══ Data listing ══
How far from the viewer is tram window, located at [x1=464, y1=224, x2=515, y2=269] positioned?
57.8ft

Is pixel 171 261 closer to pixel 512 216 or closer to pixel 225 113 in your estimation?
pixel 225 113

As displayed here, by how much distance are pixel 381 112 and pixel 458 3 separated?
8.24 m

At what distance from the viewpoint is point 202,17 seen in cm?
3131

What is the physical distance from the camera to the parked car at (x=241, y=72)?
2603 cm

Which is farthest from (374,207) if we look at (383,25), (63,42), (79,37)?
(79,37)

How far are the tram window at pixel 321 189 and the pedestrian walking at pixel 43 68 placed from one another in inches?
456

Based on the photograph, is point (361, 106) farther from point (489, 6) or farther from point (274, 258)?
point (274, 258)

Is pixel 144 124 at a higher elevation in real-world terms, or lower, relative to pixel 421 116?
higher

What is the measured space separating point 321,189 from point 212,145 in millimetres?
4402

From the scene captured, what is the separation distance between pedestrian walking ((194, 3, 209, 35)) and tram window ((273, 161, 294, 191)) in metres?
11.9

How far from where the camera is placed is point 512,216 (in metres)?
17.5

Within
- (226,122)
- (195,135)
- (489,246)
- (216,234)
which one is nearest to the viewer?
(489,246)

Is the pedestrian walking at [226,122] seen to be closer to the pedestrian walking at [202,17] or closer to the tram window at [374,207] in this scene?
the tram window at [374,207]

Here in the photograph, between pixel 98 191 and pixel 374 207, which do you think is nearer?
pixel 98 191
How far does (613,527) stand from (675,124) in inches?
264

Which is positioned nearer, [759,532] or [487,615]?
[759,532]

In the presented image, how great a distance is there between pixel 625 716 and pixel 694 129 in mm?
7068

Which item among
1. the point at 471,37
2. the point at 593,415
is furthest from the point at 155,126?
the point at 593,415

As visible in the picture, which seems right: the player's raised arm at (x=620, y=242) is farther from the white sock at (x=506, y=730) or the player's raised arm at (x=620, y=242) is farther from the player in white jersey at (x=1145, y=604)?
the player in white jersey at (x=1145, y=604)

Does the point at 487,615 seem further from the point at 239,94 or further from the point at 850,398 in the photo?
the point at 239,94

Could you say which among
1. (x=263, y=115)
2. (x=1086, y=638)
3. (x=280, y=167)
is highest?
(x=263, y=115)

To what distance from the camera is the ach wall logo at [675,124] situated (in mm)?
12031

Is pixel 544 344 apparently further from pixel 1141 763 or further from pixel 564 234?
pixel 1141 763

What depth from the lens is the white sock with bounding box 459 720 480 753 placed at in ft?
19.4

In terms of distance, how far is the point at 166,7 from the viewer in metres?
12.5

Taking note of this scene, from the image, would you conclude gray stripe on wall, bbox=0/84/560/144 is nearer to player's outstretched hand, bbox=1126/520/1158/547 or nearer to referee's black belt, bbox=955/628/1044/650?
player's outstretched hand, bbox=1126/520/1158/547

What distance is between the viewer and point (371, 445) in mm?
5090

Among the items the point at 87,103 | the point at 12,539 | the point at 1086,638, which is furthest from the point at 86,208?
═══
* _Requirement_:
Repeat the material above in full, exactly as it stands.

* _Correct response_:
How far from the viewer is tram window, located at [x1=464, y1=224, x2=515, y2=269] positioned?
57.8ft

Is pixel 171 261 closer to pixel 512 216 or closer to pixel 225 113 in your estimation?
pixel 225 113

As displayed here, by how much distance are pixel 381 112 and pixel 458 3 separated?
8.24 m

At what distance from the viewpoint is point 202,17 seen in cm?
3131

What is the physical distance from the camera to the parked car at (x=241, y=72)?
2603 cm

Which is farthest from (374,207) if we look at (383,25), (63,42), (79,37)?
(79,37)

How far are the tram window at pixel 321 189 and the pedestrian walking at pixel 43 68 placed from one another in inches?
456

Based on the photograph, is point (361, 106) farther from point (489, 6) or farther from point (274, 258)?
point (274, 258)

Is pixel 144 124 at a higher elevation in real-world terms, or lower, relative to pixel 421 116?
higher

What is the measured space separating point 321,189 from point 212,145 in millimetres?
4402

From the scene captured, what is the separation distance between pedestrian walking ((194, 3, 209, 35)) and tram window ((273, 161, 294, 191)) in metres?
11.9

How far from where the camera is placed is point 512,216 (in metres)?
17.5

Within
- (226,122)
- (195,135)
- (489,246)
- (216,234)
which one is nearest to the viewer?
(489,246)

Is the pedestrian walking at [226,122] seen to be closer to the pedestrian walking at [202,17] or closer to the tram window at [374,207] in this scene?
the tram window at [374,207]

Here in the photograph, between pixel 98 191 and pixel 374 207, which do you think is nearer?
pixel 98 191
How far does (613,527) stand from (675,124) in inches?
264

Which is positioned nearer, [759,532] or [487,615]?
[759,532]

In the presented image, how great a distance is there between pixel 625 716 and pixel 694 129 in mm?
7068

Which item among
1. the point at 471,37
2. the point at 593,415
is furthest from the point at 155,126?
the point at 593,415

As visible in the picture, which seems right: the player's raised arm at (x=620, y=242) is farther from the white sock at (x=506, y=730) or the player's raised arm at (x=620, y=242) is farther from the player in white jersey at (x=1145, y=604)?
the player in white jersey at (x=1145, y=604)

Does the point at 487,615 seem further from the point at 239,94 or further from the point at 850,398 in the photo?
the point at 239,94

Could you say which among
1. (x=263, y=115)
2. (x=1086, y=638)
3. (x=280, y=167)
is highest?
(x=263, y=115)

To what distance from the camera is the ach wall logo at [675,124] situated (in mm)?
12031

Is pixel 544 344 apparently further from pixel 1141 763 or further from pixel 564 234?
pixel 1141 763

What depth from the lens is the white sock with bounding box 459 720 480 753 placed at in ft?
19.4

In terms of distance, how far is the point at 166,7 from the viewer in metres?
12.5

Taking note of this scene, from the image, would you conclude gray stripe on wall, bbox=0/84/560/144 is nearer to player's outstretched hand, bbox=1126/520/1158/547 or nearer to referee's black belt, bbox=955/628/1044/650?
player's outstretched hand, bbox=1126/520/1158/547

What distance is between the viewer and point (371, 445) in mm?
5090

Among the items the point at 87,103 | the point at 12,539 | the point at 1086,638, which is furthest from the point at 86,208?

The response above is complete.